In response to these limitations, this paper has developed a new model that takes into account the fact that tissue tends to conform to the shape of the microneedle tip, and that the conical nature of these structures causes the microneedle-skin interfacial area to increase as skin insertion takes place. Both conditions lead to a rapid decrease in compressive stress acting on the needle-skin interfacial area as the microneedle penetrates into the skin, and in addition this stress suddenly and significantly drops further as the base of the array contacts the skin. Hence, the possibility of microneedle failure actually decreases as skin insertion progresses. This means that reliability of these microneedles, when used in practical applications, is significantly higher than predicted using standard compression tests. In fact, repeated insertion and wear tests using human subjects has failed to result in damage to microneedles arrays, and this agrees with our experience when using silicon microneedles for a wide range of in-vivo tests over a significant timespan.

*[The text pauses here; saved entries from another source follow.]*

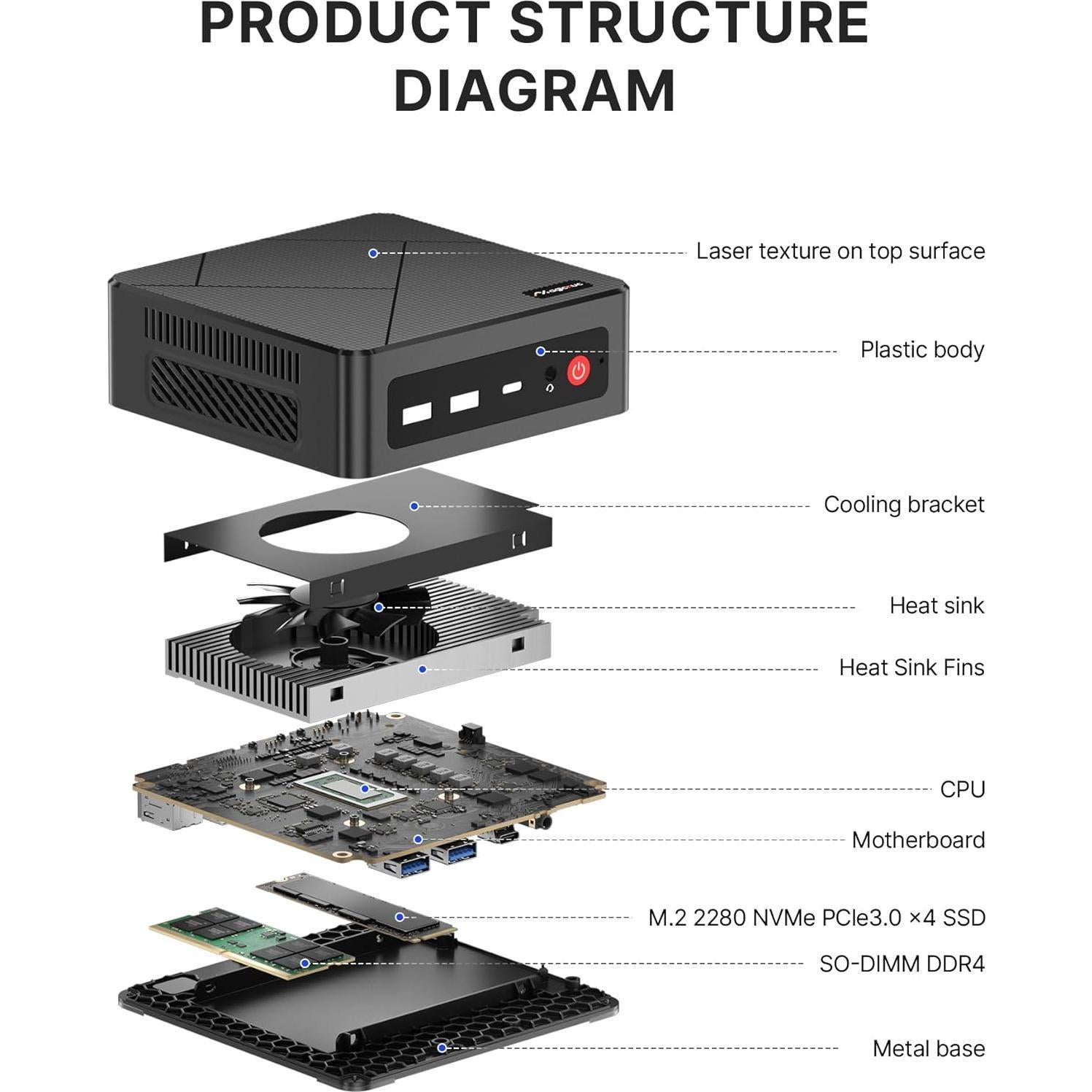 PRODUCT STRUCTURE DIAGRAM

Laser texture on top surface

Plastic body

Cooling bracket

Heat sink

Heat Sink Fins

CPU

Motherboard

M.2 2280 NVMe PCIe3.0 ×4 SSD

SO-DIMM DDR4

Metal base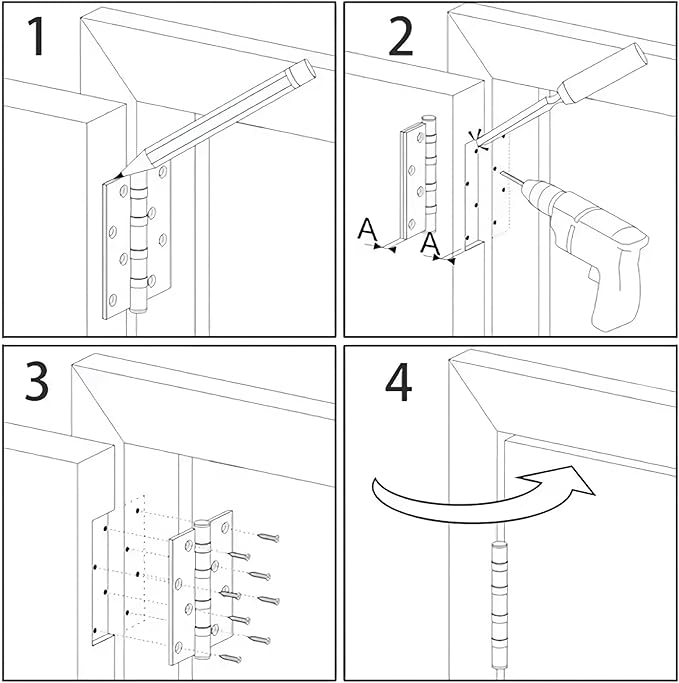 1

2

A

A

3

4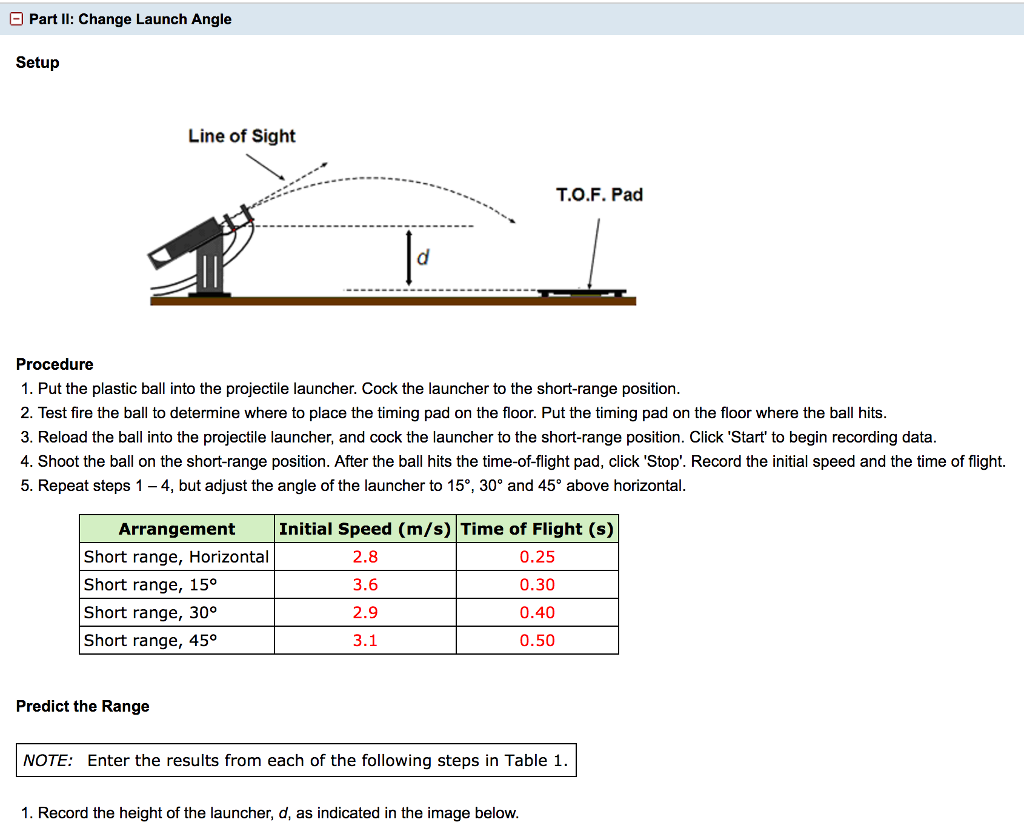 Part II: Change Launch Angle

Setup

Line of Sight

T.O.F. Pad

d

Procedure

1. Put the plastic ball into the projectile launcher. Cock the launcher to the short-range position.
2. Test fire the ball to determine where to place the timing pad on the floor. Put the timing pad on the floor where the ball hits.
3. Reload the ball into the projectile launcher, and cock the launcher to the short-range position. Click 'Start' to begin recording data.
4. Shoot the ball on the short-range position. After the ball hits the time-of-flight pad, click 'Stop'. Record the initial speed and the time of flight.
5. Repeat steps 1 – 4, but adjust the angle of the launcher to 15°, 30° and 45° above horizontal.

| Arrangement | Initial Speed (m/s) | Time of Flight (s) |
|---|---|---|
| Short range, Horizontal | 2.8 | 0.25 |
| Short range, 15° | 3.6 | 0.30 |
| Short range, 30° | 2.9 | 0.40 |
| Short range, 45° | 3.1 | 0.50 |

Predict the Range

NOTE: Enter the results from each of the following steps in Table 1.

1. Record the height of the launcher, d, as indicated in the image below.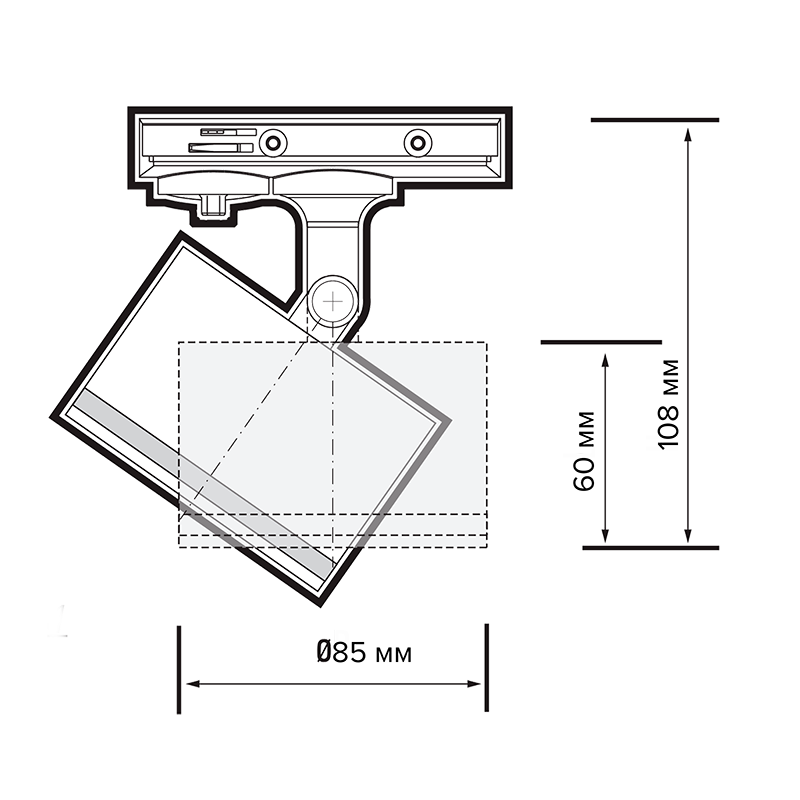 60 мм

108 мм

Ø85 мм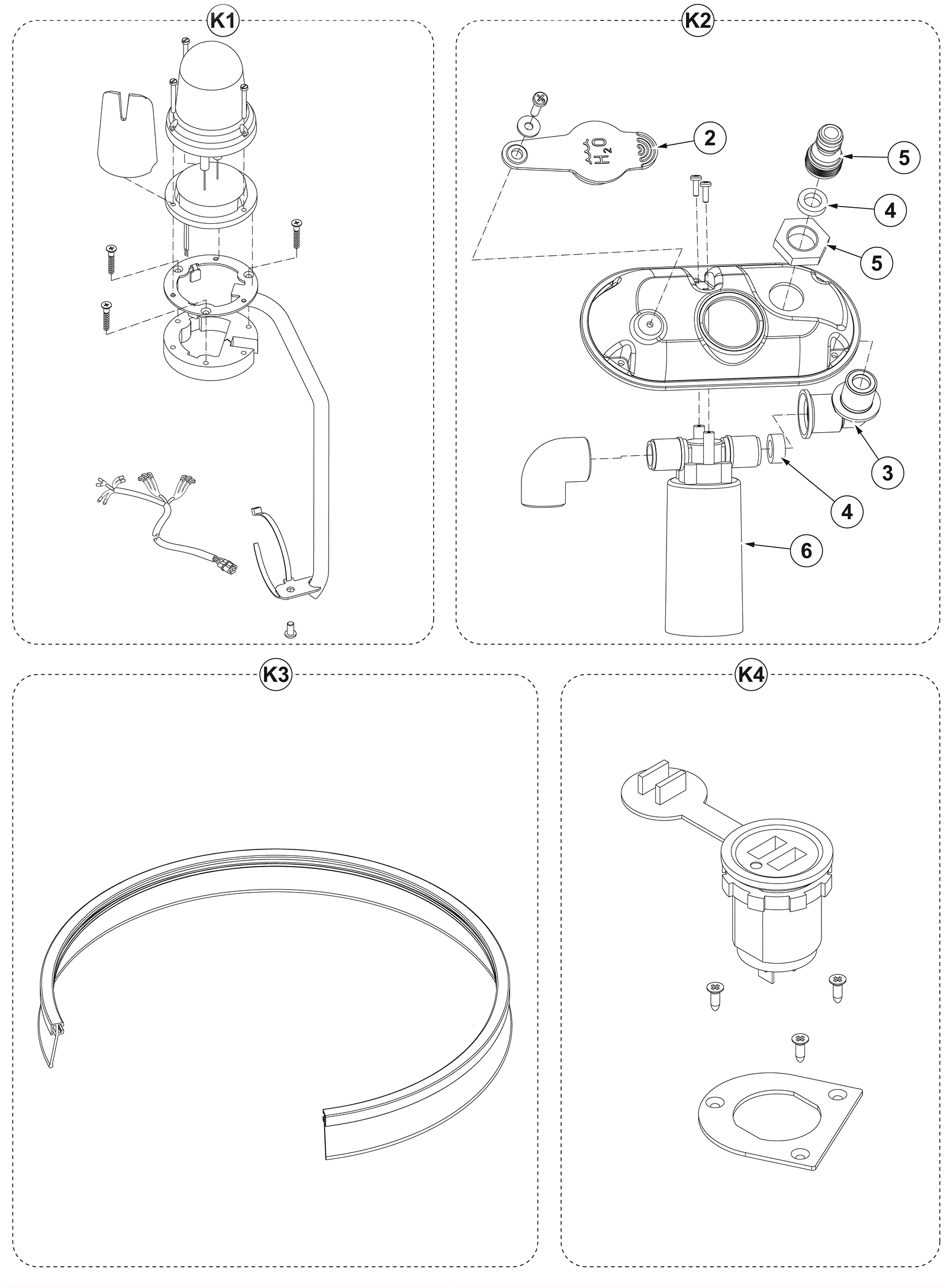 K1

K2

$H_2O$

2

5

4

5

3

4

6

K3

K4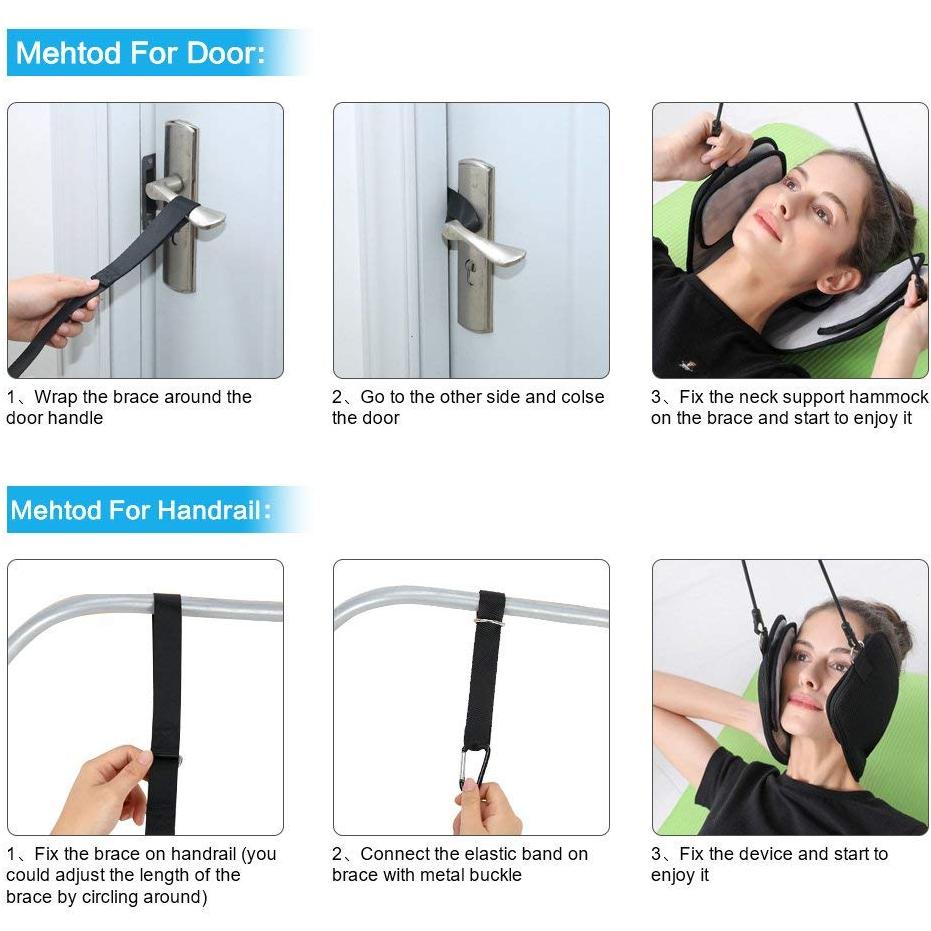 Mehtod For Door:

1、Wrap the brace around the door handle

2、Go to the other side and colse the door

3、Fix the neck support hammock on the brace and start to enjoy it

Mehtod For Handrail:

1、Fix the brace on handrail (you could adjust the length of the brace by circling around)

2、Connect the elastic band on brace with metal buckle

3、Fix the device and start to enjoy it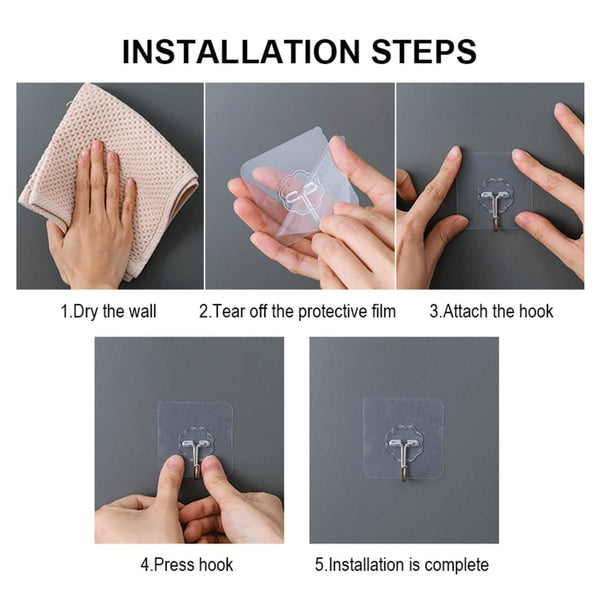 INSTALLATION STEPS

1.Dry the wall

2.Tear off the protective film

3.Attach the hook

4.Press hook

5.Installation is complete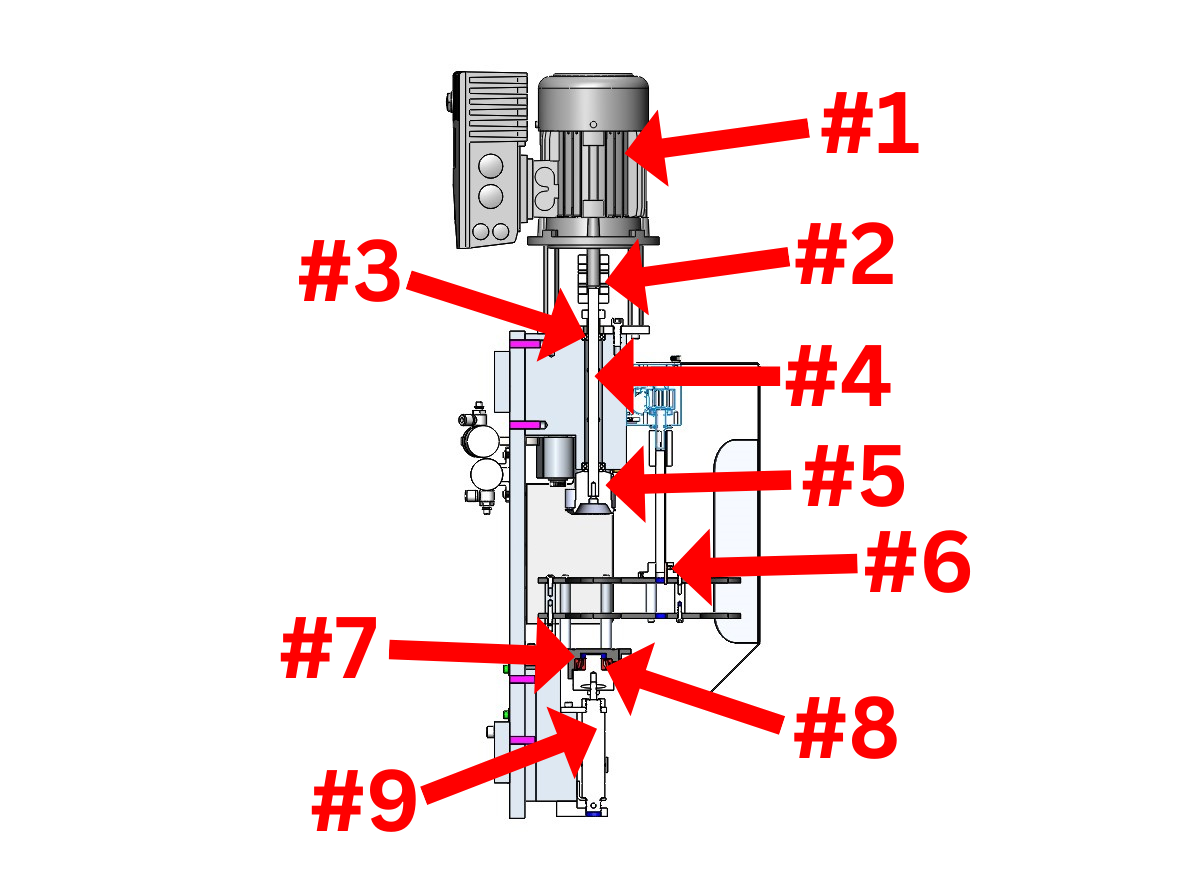 #1
#2
#3
#4
#5
#6
#7
#8
#9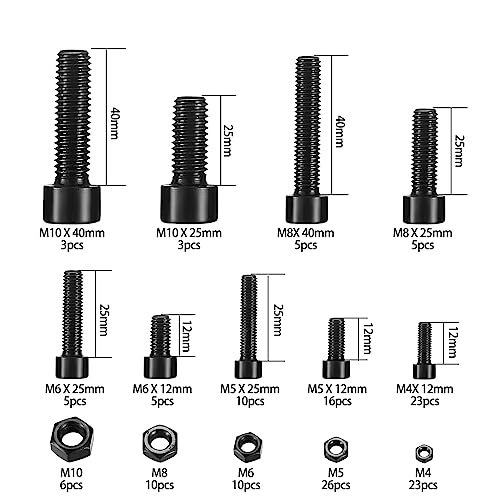 40mm
M10 X 40mm
3pcs

25mm
M10 X 25mm
3pcs

40mm
M8X 40mm
5pcs

25mm
M8 X 25mm
5pcs

25mm
M6 X 25mm
5pcs

12mm
M6 X 12mm
5pcs

25mm
M5 X 25mm
10pcs

12mm
M5 X 12mm
16pcs

12mm
M4X 12mm
23pcs

M10
6pcs

M8
10pcs

M6
10pcs

M5
26pcs

M4
23pcs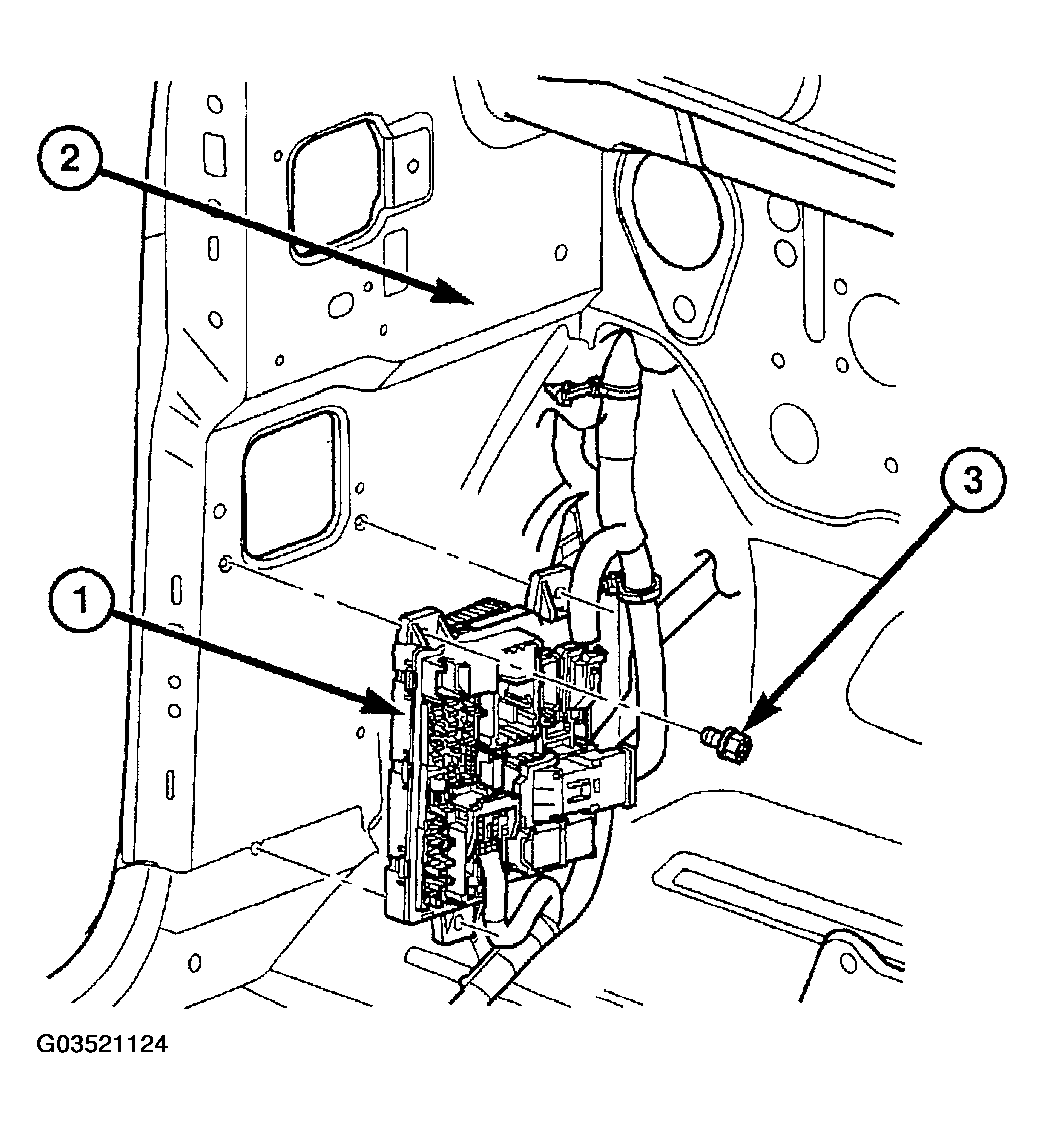 2
3
1
G03521124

Based on this model, a new and more realistic figure-of-merit for the reliability of such microneedles has also been proposed, which utilizes the ratio of material failure strength to peak stress during skin insertion. The distribution of forces over the needle tip during skin penetration leads to a very large safety margin of over 700, and a correspondingly high degree of reliability when applied to in-vivo human tissue.

The results confirm the safety and reliability of silicon microneedles for use in biomedical applications.